CREATE OR REPLACE SECRET pty_playground_login
TYPE = GENERIC_STRING
SECRET_STRING = '{
"clientName":"API Playground User",
"api_token":"YOUR_API_KEY",
"jwt_token": "YOUR_JWT_TOKEN"}';
-
Create a network rule that points to the Protegrity API main url, and create an external access integration that allows usage of the network rule and the secret we previously created.
-- Create a network rule to Protegrity API
CREATE OR REPLACE NETWORK RULE pty_network_rule
MODE = EGRESS
TYPE = HOST_PORT
VALUE_LIST = ('api.playground.protegrity.com');
-- Create an integration using the network rule and secret
CREATE OR REPLACE EXTERNAL ACCESS INTEGRATION pty_external_access_integration
ALLOWED_NETWORK_RULES = (pty_network_rule)
ALLOWED_AUTHENTICATION_SECRETS = (pty_playground_login)
ENABLED = true;
Data Protection in Action
It’s time we put everything together and start protecting some data.
-
Create a universal UDF to call Protegrity endpoints for protecting data. The function will accept the name of the endpoint to call, and the data to protect.

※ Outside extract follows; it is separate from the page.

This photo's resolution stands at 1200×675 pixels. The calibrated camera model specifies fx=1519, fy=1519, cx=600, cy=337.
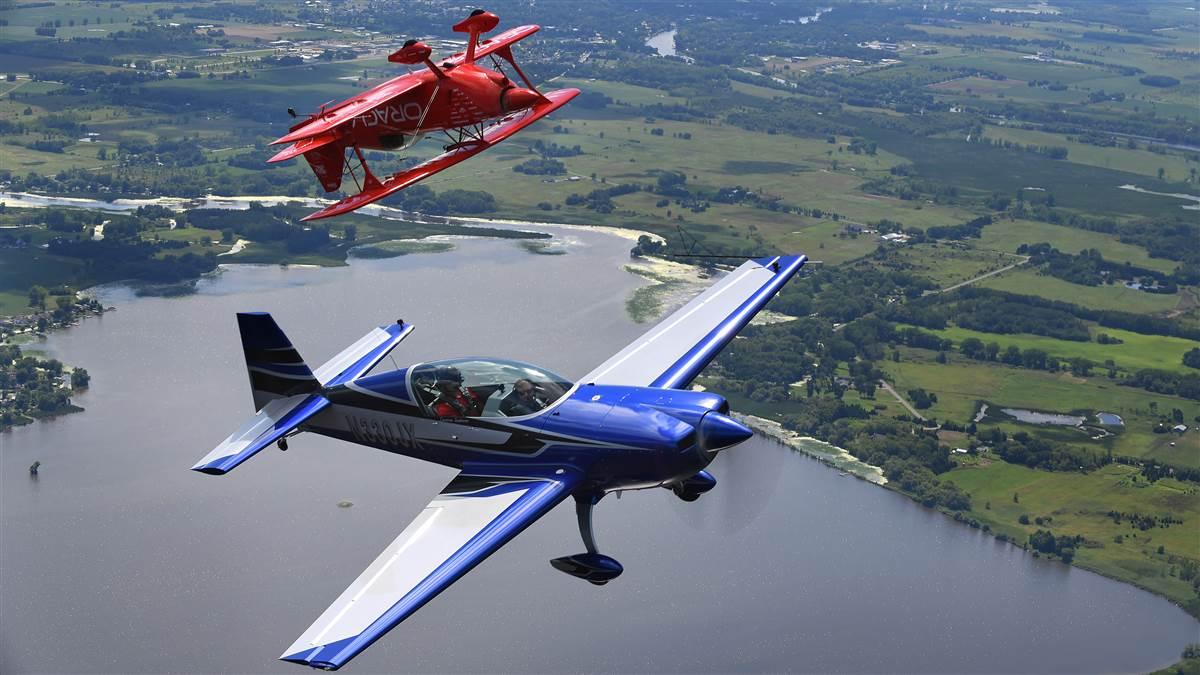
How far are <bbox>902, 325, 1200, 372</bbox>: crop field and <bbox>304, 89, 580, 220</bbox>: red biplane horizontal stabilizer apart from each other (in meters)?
76.0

-- Create a UDF to de-identify a single value
CREATE OR REPLACE FUNCTION pty_protect(endpoint text, data text)
RETURNS STRING
LANGUAGE PYTHON
RUNTIME_VERSION = 3.8
HANDLER = 'pty_protect'
EXTERNAL_ACCESS_INTEGRATIONS = (pty_external_access_integration)
PACKAGES = ('requests', 'simplejson')
SECRETS = ('cred' = pty_playground_login)
AS
$$
import _snowflake
import simplejson as json
import requests
def pty_protect(endpoint, data):
credentials = json.loads(_snowflake.get_generic_secret_string('cred'), strict=False)
body = {
"operation": "protect",
"data": [
data
]
}
url = "https://api.playground.protegrity.com/v1/" + endpoint
headers = {
"x-api-key": credentials["api_token"],
"Authorization": credentials["jwt_token"],
"Content-type": "application/json"
}
session = requests.Session()
response = session.post(url, json=body, headers=headers)
response_as_json = json.loads(response.text)
return response_as_json[0]
$$;
-
Run the UDF to make sure it’s working as expected. To protect data, you can choose any of our published data protection endpoints, for example name
:
SELECT pty_protect('name','Mickey Mouse') as name;
You should receive a tokenized version of Mickey’s name: oWfepC TGEdC
. At last his privacy is protected.
-
You can now start protecting your data stored in Snowflake tables. Choose your test table and run a select statement, wrapping the column names in your function calls. Make sure to match the type of the data you are protecting with the appropriate tokenization type: for example, choose the name
for first and last names, or ssn
for Social Security Numbers. Try the query on a limited sample size first – you wouldn’t want to run out of your Playground credits!
Example SQL query:
select
pty_protect('name',first_name) as protected_first_name,
pty_protect('name',last_name) as protected_last_name,
pty_protect('email',email) as protected_email,
pty_protect('ssn',ssn) as protected_ssn,
pty_protect('iban',iban) as protected_iban,
pty_protect('dob',birthday) as protected_dob
from my_table limit 5;
Note that the query processes each field separately, which adds to the total processing time. In a production scenario, batch processing would be recommended for achieving best performance.
Summary
That’s it! This example builds a sample integration that allows Snowflake users to protect data. You can extend this sample by building an unprotect function and incorporating different user roles. Or, creating a function that accepts options, such as dictionary for French and German.